Deceased five-year-old’s organs donated at Wadia Hospital
Five-year-old girl donated her heart, kidneys and cornea after she was declared brain-dead at B J Wadia Hospital, Parel, on Monday. The girl, a special child, was admitted last week to a Chembur hospital and shifted to Wadia Hospital on November 22
Mumbai: The parents of a five-year-old girl donated her heart, kidneys and cornea after she was declared brain-dead at B J Wadia Hospital, Parel, on Monday. The girl, a special child, was admitted last week to a Chembur hospital and shifted to Wadia Hospital on November 22.

“She was brought in on an artificial ventilator and remained critical,” said a doctor from Wadia Hospital. “We declared her brain-dead on November 26, after which our transplant coordinator and team counselled the parents about organ donation. The parents, after initial hesitance, agreed to donate her organs and give a new lease of life to four patients.”
A relative of the donor said the child’s mother initially refused, as she was their only child. “The girl’s name was Drishti (sight),” she said. “We told her that Drishti’s eyes would gift eyesight to two new people and her heart would beat in another person’s body, and she would live on in them. She then instantly agreed.”

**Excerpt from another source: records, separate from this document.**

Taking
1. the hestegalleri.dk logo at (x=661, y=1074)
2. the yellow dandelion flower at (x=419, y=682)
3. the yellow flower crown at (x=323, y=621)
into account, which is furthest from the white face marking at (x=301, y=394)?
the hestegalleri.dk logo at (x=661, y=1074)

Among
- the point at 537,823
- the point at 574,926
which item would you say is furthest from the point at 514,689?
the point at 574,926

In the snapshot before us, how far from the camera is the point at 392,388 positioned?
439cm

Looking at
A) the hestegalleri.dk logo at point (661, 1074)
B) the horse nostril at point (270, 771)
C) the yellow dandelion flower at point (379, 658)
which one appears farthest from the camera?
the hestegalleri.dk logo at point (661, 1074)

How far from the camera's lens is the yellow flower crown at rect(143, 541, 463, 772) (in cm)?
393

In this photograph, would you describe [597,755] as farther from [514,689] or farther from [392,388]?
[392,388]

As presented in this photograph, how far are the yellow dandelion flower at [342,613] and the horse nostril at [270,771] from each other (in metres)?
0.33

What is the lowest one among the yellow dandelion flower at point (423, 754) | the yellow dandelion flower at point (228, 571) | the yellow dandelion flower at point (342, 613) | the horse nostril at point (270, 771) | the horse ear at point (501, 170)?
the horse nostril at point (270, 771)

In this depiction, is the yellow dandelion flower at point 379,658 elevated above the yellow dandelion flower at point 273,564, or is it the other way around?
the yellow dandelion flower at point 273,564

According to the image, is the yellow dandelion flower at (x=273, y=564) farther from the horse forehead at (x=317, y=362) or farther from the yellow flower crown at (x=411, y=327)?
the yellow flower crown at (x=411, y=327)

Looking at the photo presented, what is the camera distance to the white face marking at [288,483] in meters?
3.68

While Drishti’s heart was sent to a hospital in Delhi via the green corridor route on Monday morning, one kidney was transplanted in an end-stage kidney patient in KEM Hospital, Parel, and the other in a patient at Jupiter Hospital, Thane. This is the third paediatric cadaver donation at Wadia Hospital since 2022 and the second one this year.
In Mumbai, this will be the third paediatric cadaver donation this year. In July, the parents of a five-year-old donated her liver to Lilavati Hospital, Bandra, after she was declared brain-dead. In February 2019, Mumbai saw the paediatric cadaver donation of a two-year-old child, the youngest donor so far.
Wadia Hospital’s cadaver organ donation is the city’s 42nd donation this year as against the 47 donations in 2022. In 2019, the city had 76 organ donors but the subsequent Covid-19 pandemic led to a dip, with only 30 cadaver organ donations in 2020 and 31 in 2021.
To further increase cadaver donations in the city, Dr Bharat Shah, general secretary, Zonal Transplant Coordination Committee, said that regular meetings were being held with hospitals undertaking organ transplant programmes. “In the meeting, we try to understand the hurdles these hospitals are facing, especially the hospitals without cadaver organ donations,” he said. “We are also conducting meetings of intensivists, who are first-line health care professionals who can detect brain-dead patients in the ICU. The efforts have led to a rise in cadaver organ donations in the city.”